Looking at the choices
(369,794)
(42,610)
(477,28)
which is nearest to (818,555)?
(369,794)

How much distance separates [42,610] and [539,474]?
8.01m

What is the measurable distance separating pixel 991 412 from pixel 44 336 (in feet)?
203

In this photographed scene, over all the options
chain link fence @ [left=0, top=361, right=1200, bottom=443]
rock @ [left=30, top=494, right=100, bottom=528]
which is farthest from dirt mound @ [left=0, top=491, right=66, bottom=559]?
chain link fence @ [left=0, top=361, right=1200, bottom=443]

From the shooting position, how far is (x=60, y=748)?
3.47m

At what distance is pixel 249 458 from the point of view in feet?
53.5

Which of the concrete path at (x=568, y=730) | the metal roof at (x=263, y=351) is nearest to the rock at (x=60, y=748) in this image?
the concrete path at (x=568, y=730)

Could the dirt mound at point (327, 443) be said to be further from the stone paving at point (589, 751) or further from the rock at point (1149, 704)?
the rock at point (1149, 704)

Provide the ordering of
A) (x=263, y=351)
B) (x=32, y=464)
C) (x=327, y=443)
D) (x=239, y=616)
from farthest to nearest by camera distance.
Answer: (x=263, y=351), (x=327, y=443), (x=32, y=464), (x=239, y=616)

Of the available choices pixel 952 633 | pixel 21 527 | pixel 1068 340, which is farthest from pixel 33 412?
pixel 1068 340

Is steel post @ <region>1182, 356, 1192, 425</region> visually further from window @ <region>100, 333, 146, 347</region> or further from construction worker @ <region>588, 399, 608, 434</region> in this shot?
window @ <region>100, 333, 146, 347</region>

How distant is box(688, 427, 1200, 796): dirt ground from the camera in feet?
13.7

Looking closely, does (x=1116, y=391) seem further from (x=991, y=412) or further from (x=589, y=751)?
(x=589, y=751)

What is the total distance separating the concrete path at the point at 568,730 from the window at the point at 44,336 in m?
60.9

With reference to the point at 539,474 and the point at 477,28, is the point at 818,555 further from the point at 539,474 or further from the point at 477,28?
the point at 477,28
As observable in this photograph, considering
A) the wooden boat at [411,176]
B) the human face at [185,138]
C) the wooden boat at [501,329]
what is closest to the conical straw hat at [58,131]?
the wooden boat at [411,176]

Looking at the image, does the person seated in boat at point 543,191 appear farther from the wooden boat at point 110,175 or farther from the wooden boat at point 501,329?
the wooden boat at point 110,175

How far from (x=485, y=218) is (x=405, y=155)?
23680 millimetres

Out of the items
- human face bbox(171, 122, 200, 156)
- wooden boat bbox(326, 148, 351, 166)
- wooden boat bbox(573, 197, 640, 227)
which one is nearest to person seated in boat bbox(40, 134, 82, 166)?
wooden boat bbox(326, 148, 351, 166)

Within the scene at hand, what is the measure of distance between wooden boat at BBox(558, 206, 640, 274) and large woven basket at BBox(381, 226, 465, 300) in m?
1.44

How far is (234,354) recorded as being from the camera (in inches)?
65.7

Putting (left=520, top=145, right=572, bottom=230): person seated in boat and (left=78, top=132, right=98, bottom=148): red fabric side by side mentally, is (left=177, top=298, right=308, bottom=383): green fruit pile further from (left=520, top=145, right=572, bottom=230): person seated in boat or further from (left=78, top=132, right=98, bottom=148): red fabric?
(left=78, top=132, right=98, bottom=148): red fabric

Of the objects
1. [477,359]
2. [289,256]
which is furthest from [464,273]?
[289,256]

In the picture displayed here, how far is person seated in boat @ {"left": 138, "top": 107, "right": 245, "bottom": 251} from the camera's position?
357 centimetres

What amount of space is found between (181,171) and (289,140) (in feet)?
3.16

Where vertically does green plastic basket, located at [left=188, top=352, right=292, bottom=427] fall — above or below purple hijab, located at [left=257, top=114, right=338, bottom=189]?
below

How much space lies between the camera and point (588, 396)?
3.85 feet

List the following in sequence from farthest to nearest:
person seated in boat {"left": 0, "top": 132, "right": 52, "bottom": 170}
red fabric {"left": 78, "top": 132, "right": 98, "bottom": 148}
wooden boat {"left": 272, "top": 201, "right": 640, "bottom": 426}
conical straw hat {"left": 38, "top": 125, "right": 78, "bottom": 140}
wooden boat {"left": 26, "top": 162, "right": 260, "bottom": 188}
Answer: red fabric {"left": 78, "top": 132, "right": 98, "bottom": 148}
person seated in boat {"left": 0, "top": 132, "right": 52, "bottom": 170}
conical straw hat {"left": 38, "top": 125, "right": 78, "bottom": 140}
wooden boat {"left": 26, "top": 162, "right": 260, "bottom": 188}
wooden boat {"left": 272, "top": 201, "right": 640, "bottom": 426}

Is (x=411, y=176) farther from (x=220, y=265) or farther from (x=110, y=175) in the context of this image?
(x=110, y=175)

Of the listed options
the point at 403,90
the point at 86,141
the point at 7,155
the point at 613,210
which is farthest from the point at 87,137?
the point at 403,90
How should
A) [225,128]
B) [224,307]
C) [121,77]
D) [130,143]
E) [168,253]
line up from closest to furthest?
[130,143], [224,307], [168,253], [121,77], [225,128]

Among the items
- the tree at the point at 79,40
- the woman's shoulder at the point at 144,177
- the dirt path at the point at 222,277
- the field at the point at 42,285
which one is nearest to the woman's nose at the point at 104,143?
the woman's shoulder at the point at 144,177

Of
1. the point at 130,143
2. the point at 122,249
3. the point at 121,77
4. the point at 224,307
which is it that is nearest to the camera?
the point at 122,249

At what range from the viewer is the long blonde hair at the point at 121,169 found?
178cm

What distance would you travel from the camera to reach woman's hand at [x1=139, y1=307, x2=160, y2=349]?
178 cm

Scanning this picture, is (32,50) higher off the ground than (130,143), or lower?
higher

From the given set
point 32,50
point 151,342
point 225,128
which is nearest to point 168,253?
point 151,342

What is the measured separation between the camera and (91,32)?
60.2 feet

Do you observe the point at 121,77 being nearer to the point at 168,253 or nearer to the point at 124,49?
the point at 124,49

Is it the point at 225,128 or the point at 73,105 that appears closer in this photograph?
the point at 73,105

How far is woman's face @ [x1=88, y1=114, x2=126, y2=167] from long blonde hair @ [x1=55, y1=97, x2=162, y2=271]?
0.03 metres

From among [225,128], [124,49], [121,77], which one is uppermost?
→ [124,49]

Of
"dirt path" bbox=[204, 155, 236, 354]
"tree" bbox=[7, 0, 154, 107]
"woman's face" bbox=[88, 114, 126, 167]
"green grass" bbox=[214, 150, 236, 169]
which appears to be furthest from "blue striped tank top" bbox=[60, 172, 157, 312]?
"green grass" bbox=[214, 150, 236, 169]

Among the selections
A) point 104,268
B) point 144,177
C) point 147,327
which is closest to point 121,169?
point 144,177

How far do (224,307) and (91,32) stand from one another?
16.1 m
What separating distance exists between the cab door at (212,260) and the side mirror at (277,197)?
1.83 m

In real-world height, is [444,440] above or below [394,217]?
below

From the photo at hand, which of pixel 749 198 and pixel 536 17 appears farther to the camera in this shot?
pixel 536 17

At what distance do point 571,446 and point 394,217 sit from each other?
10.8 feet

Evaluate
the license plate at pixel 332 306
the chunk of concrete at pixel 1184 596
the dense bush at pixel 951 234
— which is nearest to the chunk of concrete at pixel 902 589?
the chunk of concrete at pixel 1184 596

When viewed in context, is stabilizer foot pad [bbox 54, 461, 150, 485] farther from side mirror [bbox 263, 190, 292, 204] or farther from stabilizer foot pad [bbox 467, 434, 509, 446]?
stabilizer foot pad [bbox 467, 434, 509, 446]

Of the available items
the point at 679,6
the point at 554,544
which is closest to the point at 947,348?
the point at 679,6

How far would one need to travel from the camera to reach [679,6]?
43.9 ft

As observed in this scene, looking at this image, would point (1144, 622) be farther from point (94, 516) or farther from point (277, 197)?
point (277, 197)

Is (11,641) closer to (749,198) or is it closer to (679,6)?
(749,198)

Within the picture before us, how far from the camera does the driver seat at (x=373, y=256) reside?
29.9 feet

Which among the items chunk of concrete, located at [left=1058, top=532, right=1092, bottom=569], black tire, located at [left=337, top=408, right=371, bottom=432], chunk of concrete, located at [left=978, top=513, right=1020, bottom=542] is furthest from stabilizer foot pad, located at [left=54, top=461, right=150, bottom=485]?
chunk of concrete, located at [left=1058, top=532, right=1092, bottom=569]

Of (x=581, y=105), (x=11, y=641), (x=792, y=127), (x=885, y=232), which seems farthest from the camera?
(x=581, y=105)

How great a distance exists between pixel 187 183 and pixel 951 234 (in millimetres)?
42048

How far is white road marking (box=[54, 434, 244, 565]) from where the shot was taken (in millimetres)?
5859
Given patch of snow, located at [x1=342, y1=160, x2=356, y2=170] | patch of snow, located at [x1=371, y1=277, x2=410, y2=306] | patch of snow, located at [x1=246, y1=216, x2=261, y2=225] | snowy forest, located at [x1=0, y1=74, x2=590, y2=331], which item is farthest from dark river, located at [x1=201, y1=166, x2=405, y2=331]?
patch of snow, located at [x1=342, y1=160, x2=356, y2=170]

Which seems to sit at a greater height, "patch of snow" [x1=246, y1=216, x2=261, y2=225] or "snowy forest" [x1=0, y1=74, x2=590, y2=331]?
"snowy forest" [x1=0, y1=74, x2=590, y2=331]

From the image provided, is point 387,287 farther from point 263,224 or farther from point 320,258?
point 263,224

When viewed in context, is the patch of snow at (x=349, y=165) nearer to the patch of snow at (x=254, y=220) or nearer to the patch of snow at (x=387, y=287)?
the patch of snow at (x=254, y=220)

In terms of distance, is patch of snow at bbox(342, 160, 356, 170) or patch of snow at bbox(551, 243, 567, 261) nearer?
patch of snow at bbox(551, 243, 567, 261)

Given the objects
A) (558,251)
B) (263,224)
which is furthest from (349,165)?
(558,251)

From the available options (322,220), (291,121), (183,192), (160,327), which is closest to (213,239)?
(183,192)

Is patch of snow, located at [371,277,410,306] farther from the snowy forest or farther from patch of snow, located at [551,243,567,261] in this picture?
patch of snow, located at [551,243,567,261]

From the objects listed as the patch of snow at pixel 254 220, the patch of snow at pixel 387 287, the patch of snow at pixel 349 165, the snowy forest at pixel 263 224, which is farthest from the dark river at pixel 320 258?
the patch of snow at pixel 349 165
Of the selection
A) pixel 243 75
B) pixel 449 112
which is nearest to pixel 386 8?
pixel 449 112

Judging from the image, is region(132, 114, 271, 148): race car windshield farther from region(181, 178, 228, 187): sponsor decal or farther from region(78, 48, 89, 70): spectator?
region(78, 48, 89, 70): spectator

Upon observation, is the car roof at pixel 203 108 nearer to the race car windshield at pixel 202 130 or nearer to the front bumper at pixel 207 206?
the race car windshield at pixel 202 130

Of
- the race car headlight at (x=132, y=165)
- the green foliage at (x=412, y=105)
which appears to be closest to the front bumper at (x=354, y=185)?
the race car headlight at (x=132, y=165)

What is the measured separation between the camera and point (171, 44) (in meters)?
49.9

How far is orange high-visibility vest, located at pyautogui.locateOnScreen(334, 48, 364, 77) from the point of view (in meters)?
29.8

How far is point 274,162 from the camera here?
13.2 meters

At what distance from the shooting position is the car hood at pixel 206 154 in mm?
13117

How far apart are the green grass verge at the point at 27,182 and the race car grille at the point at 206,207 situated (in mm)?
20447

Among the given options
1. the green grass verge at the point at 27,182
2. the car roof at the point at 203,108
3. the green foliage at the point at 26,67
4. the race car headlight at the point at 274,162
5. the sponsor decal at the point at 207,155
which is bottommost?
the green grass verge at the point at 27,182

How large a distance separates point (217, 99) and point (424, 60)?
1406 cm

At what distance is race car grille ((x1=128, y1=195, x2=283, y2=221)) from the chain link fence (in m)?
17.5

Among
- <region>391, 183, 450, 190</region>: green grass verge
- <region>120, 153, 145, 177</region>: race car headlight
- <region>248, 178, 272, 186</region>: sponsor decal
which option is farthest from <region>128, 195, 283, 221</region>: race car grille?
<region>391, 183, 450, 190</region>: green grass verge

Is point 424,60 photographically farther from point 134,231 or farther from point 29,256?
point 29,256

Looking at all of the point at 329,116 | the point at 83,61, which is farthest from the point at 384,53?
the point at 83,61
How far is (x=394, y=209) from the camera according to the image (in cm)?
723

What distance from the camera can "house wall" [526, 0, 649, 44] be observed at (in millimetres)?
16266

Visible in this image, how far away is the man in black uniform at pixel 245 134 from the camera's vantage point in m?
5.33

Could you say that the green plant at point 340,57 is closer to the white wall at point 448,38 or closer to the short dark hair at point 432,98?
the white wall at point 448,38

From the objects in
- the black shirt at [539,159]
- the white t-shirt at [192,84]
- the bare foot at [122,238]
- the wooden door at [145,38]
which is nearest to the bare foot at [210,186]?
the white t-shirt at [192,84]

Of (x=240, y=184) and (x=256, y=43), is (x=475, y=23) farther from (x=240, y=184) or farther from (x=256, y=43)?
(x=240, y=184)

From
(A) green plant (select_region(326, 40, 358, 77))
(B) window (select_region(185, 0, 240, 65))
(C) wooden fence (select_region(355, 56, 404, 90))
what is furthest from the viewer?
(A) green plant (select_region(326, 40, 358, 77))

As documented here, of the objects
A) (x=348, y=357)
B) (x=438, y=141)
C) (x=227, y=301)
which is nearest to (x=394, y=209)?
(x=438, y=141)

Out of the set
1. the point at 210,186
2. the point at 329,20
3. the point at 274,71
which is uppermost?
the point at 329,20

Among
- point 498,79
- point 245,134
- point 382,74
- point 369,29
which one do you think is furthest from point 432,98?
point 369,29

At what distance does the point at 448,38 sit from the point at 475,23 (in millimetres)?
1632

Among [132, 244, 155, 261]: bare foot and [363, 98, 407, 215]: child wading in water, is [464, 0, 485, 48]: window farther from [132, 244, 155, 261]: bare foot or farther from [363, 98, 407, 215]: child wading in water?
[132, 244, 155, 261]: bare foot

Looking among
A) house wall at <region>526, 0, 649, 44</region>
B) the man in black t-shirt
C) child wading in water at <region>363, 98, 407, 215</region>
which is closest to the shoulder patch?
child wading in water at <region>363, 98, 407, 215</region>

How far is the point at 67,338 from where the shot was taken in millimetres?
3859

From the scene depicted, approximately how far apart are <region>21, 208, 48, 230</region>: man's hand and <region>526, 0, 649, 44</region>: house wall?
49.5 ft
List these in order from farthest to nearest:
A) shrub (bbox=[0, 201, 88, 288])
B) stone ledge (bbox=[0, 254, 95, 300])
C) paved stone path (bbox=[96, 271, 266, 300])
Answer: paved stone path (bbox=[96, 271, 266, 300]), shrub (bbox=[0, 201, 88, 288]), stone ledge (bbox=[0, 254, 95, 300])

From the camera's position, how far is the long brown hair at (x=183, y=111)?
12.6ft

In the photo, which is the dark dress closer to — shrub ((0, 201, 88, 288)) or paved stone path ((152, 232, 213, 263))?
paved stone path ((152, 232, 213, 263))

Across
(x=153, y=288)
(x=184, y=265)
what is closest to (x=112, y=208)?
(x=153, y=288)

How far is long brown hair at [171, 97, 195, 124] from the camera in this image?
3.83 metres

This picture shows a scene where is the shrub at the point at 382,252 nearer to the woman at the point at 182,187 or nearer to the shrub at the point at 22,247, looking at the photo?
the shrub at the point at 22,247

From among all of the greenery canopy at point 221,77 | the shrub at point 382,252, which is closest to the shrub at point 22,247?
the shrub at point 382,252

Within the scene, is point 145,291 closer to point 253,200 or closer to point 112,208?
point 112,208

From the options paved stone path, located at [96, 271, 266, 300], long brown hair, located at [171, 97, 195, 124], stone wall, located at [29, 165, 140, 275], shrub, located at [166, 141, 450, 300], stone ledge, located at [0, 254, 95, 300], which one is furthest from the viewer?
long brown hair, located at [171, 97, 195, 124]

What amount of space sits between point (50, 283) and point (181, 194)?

Task directions
Exact repetition is required for the lines from the one that contains "From among all" through the final line; leave out everything else.

Task output
From among all of the greenery canopy at point 221,77 | the shrub at point 382,252, which is closest to the shrub at point 22,247?
the shrub at point 382,252

Within the scene, is point 145,291 closer to point 253,200 or closer to point 112,208?
point 112,208

From the options paved stone path, located at [96, 271, 266, 300], long brown hair, located at [171, 97, 195, 124], stone wall, located at [29, 165, 140, 275], shrub, located at [166, 141, 450, 300], stone ledge, located at [0, 254, 95, 300], which one is furthest from the viewer?
long brown hair, located at [171, 97, 195, 124]

What amount of space sits between point (50, 283) and point (181, 194)?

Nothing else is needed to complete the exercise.